Pew: 36.4% of young women still live at home or with close relatives

The headline at Hot Air sums it up: "Pew analysis shows US economy setting young women back 75 years."

Indeed, the percentage of women age 18-34 who still live with their parents or close relatives has skyrocketed over the past 15 years to 36.4% – numbers not seen since the 1940s, according to a survey conducted by Pew Research.

Reuters:

Among young men, 42.8 percent were living with relatives last year, below the 1940 high of 47.5 percent.

"The result is a striking U-shaped curve for young women - and young men - indicating a return to the past, statistically speaking," Pew said.

Young women are more likely now to be enrolled in college than in previous decades, with 27 percent of them college students last year, the report said. That compares with 5 percent in 1960.

Last year, 45 percent of young females in college, including those enrolled part time and at community college, lived with family. Among those not in college, a third lived with family.

Many young women are putting off marriage compared with those in previous decades, making staying at home more likely, the report said.
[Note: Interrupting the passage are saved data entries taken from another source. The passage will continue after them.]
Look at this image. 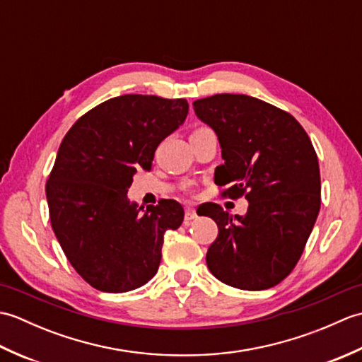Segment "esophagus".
<instances>
[{"label":"esophagus","instance_id":"esophagus-1","mask_svg":"<svg viewBox=\"0 0 362 362\" xmlns=\"http://www.w3.org/2000/svg\"><path fill=\"white\" fill-rule=\"evenodd\" d=\"M197 218V213L193 209V206H187L185 210V221H191V219H196Z\"/></svg>","mask_w":362,"mask_h":362}]
</instances>
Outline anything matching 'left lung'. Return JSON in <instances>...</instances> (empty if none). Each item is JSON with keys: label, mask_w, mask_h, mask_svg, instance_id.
Returning a JSON list of instances; mask_svg holds the SVG:
<instances>
[{"label": "left lung", "mask_w": 362, "mask_h": 362, "mask_svg": "<svg viewBox=\"0 0 362 362\" xmlns=\"http://www.w3.org/2000/svg\"><path fill=\"white\" fill-rule=\"evenodd\" d=\"M196 117L218 135L224 163L214 183L224 196H244V216L206 204L219 233L206 266L222 283L263 291L279 284L302 257L320 210L316 151L298 121L247 95H214L193 103ZM199 214V213H197Z\"/></svg>", "instance_id": "obj_1"}]
</instances>
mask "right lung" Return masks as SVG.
<instances>
[{
    "label": "right lung",
    "instance_id": "add662e5",
    "mask_svg": "<svg viewBox=\"0 0 362 362\" xmlns=\"http://www.w3.org/2000/svg\"><path fill=\"white\" fill-rule=\"evenodd\" d=\"M187 99L124 95L96 105L60 143L46 199L68 261L104 292H127L157 274L166 230L179 228L175 201L138 206L127 191L138 168L151 171L157 146L187 119Z\"/></svg>",
    "mask_w": 362,
    "mask_h": 362
}]
</instances>
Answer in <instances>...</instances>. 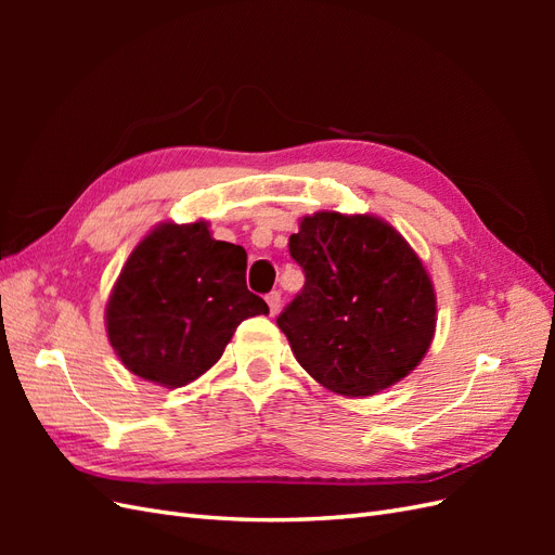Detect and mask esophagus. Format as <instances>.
Masks as SVG:
<instances>
[{"mask_svg": "<svg viewBox=\"0 0 555 555\" xmlns=\"http://www.w3.org/2000/svg\"><path fill=\"white\" fill-rule=\"evenodd\" d=\"M266 304H268V308H271V314L275 317L278 312H280V292H271L266 296Z\"/></svg>", "mask_w": 555, "mask_h": 555, "instance_id": "1", "label": "esophagus"}]
</instances>
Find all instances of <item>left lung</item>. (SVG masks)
Segmentation results:
<instances>
[{"mask_svg":"<svg viewBox=\"0 0 555 555\" xmlns=\"http://www.w3.org/2000/svg\"><path fill=\"white\" fill-rule=\"evenodd\" d=\"M289 255L306 284L278 326L328 391L373 396L426 357L438 322L435 289L391 224L375 215L314 212L292 233Z\"/></svg>","mask_w":555,"mask_h":555,"instance_id":"1","label":"left lung"}]
</instances>
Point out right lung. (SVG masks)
I'll return each mask as SVG.
<instances>
[{
    "label": "right lung",
    "mask_w": 555,
    "mask_h": 555,
    "mask_svg": "<svg viewBox=\"0 0 555 555\" xmlns=\"http://www.w3.org/2000/svg\"><path fill=\"white\" fill-rule=\"evenodd\" d=\"M241 245L215 241L208 222H162L133 247L106 306V333L129 373L166 389L220 361L247 317L268 314L245 284Z\"/></svg>",
    "instance_id": "right-lung-1"
}]
</instances>
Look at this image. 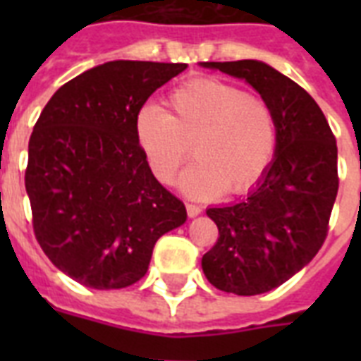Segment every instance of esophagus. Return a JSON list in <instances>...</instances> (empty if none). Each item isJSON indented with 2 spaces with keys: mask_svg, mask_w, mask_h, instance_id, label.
Instances as JSON below:
<instances>
[{
  "mask_svg": "<svg viewBox=\"0 0 361 361\" xmlns=\"http://www.w3.org/2000/svg\"><path fill=\"white\" fill-rule=\"evenodd\" d=\"M187 215L189 217H197V215H200V212H202V208L200 206H197V204H187Z\"/></svg>",
  "mask_w": 361,
  "mask_h": 361,
  "instance_id": "34e87169",
  "label": "esophagus"
}]
</instances>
In 2013, 30 percent of young women were married, compared with 62 percent in 1940.

The share of young women living with parents or other relatives bottomed at 20 percent in 1960. The upturn increased sharply after 2000 and has not reversed despite a labor market recovery after the Great Recession of 2007-2009, the report said.

Ed Morrisey points out that the trend of young women living at home has continued to rise despite the Obama "recovery":

The big jump occurred in the last 15 years, some of which is obviously due to the Great Recession in 2008-10. However, that trend did not decline during the so-called Obama recovery — in fact, it continued upward at the same rate. This is clearly not just about marriage rates, or a narrow economic effect. It’s a result of misguided economic policies that are stripping opportunity from younger Americans, and overburdening a generation of parents who need this period of time to build enough wealth for issues that will come in their later years.

This should have a direct impact on the 2016 election. Hillary Clinton wants to double down on Obamanomics, the regulatory state that suppresses economic dynamism, and has set back young adults — and perhaps especially young women — 75 years. If Republicans want to make inroads with younger voters (and their parents), this is the context for the fight over economic policy that has to take place in the general election.

"Economic issues" in this election have so far been about income inequality and the "1%."  Republican candidates have tried to highlight their free-market credentials, but that's not what the press wants to cover, and it certainly isn't what Hillary Clinton wants to talk about.  Her campaign is not about improving the economy; it is about using it to show how unfair life in America is because some people have more wealth than others.  Creating a campaign of envy and anger at rich people is Clinton's goal.

I hope that Ed is right and the GOP can alter the narrative.  But talking about stifling the economy with regulation and creating policies that have made it more difficult to create jobs is not as sexy as moralizing about wealth.